Exercise goal » What is needed is an exact copy of the line with "phylum: Chordata" and all lines that follow it in the entries below, the last line included.

Dataset content »
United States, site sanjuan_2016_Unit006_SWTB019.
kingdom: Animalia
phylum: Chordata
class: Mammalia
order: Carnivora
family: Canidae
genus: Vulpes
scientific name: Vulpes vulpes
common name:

Reply »
phylum: Chordata
class: Mammalia
order: Carnivora
family: Canidae
genus: Vulpes
scientific name: Vulpes vulpes
common name:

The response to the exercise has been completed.